**** INPUT RECORDS

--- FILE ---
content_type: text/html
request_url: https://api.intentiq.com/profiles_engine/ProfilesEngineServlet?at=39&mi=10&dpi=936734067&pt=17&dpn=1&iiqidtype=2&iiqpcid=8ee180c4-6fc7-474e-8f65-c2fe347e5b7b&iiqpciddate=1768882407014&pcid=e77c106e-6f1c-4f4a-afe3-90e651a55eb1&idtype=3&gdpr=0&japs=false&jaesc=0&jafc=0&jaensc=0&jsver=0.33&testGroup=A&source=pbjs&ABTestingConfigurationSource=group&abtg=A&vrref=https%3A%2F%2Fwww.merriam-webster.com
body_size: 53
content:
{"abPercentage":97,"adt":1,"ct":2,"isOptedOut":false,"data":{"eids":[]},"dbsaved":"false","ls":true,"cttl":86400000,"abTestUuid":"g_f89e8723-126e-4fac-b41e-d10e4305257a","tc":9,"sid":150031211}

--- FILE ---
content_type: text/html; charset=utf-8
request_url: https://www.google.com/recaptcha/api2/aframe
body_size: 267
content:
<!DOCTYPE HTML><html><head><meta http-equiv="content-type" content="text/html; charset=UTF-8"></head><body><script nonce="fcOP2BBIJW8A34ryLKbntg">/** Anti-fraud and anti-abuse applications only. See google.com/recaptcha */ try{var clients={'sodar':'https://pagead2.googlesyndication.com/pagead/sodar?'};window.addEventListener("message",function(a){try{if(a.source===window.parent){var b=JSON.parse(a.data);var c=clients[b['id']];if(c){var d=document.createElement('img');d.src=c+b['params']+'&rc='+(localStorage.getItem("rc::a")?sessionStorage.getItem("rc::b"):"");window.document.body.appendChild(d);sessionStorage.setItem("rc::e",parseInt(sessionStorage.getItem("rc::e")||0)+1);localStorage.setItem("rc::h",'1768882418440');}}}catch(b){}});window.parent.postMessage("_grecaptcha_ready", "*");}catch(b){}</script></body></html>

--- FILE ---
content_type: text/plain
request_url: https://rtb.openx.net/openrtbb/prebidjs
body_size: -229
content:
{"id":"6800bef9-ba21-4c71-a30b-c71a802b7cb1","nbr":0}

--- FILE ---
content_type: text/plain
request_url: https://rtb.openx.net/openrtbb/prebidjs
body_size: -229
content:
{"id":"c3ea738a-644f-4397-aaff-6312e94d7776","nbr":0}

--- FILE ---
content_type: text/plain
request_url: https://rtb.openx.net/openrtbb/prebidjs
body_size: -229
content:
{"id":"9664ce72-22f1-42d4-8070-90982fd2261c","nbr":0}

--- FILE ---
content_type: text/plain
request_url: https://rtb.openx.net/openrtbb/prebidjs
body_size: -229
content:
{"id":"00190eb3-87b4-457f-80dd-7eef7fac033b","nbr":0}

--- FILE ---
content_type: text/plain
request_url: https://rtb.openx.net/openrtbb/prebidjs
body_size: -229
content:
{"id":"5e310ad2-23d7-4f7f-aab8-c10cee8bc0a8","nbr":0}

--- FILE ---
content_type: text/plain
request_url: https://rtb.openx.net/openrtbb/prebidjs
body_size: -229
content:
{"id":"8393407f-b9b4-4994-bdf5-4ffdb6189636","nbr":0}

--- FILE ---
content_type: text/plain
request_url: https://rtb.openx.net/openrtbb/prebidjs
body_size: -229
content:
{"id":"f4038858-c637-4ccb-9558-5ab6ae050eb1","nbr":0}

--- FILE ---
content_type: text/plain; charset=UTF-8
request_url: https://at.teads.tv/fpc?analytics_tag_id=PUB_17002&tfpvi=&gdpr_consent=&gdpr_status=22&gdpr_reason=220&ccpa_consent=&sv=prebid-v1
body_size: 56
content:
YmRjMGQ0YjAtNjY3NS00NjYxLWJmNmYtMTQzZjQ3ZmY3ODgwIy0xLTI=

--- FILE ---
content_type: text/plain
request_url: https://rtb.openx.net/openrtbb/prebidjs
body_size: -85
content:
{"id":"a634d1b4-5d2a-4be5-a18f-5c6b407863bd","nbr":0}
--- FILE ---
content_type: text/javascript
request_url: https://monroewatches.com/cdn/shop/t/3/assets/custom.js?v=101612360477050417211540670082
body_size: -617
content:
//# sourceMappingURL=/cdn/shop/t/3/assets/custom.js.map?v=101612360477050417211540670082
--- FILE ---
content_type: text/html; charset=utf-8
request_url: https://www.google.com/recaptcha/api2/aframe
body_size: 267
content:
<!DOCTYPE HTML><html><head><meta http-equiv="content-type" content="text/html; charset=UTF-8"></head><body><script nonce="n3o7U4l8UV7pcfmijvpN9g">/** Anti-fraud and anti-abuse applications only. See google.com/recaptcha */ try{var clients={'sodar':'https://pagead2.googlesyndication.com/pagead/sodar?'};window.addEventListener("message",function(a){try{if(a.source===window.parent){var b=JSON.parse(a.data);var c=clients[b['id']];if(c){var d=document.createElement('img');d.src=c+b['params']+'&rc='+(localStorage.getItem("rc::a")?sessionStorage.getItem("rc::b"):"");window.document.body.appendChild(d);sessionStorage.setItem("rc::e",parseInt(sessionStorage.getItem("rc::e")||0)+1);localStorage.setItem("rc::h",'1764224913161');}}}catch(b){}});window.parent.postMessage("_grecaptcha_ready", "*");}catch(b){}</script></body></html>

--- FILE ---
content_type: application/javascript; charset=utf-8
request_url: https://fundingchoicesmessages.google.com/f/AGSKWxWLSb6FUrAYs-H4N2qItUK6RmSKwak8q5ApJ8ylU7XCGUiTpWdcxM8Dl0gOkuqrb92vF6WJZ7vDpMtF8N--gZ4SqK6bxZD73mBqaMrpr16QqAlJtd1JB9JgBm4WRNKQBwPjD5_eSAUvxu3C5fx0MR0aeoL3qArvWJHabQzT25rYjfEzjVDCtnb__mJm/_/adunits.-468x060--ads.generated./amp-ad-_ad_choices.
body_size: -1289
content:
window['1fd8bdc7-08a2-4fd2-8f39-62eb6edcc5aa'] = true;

********

Output consists of exactly the lines from the one containing "content_type: text/javascript" to the end of the records above, retyped without change and with nothing extra.

content_type: text/javascript
request_url: https://monroewatches.com/cdn/shop/t/3/assets/custom.js?v=101612360477050417211540670082
body_size: -617
content:
//# sourceMappingURL=/cdn/shop/t/3/assets/custom.js.map?v=101612360477050417211540670082
--- FILE ---
content_type: text/html; charset=utf-8
request_url: https://www.google.com/recaptcha/api2/aframe
body_size: 267
content:
<!DOCTYPE HTML><html><head><meta http-equiv="content-type" content="text/html; charset=UTF-8"></head><body><script nonce="n3o7U4l8UV7pcfmijvpN9g">/** Anti-fraud and anti-abuse applications only. See google.com/recaptcha */ try{var clients={'sodar':'https://pagead2.googlesyndication.com/pagead/sodar?'};window.addEventListener("message",function(a){try{if(a.source===window.parent){var b=JSON.parse(a.data);var c=clients[b['id']];if(c){var d=document.createElement('img');d.src=c+b['params']+'&rc='+(localStorage.getItem("rc::a")?sessionStorage.getItem("rc::b"):"");window.document.body.appendChild(d);sessionStorage.setItem("rc::e",parseInt(sessionStorage.getItem("rc::e")||0)+1);localStorage.setItem("rc::h",'1764224913161');}}}catch(b){}});window.parent.postMessage("_grecaptcha_ready", "*");}catch(b){}</script></body></html>

--- FILE ---
content_type: application/javascript; charset=utf-8
request_url: https://fundingchoicesmessages.google.com/f/AGSKWxWLSb6FUrAYs-H4N2qItUK6RmSKwak8q5ApJ8ylU7XCGUiTpWdcxM8Dl0gOkuqrb92vF6WJZ7vDpMtF8N--gZ4SqK6bxZD73mBqaMrpr16QqAlJtd1JB9JgBm4WRNKQBwPjD5_eSAUvxu3C5fx0MR0aeoL3qArvWJHabQzT25rYjfEzjVDCtnb__mJm/_/adunits.-468x060--ads.generated./amp-ad-_ad_choices.
body_size: -1289
content:
window['1fd8bdc7-08a2-4fd2-8f39-62eb6edcc5aa'] = true;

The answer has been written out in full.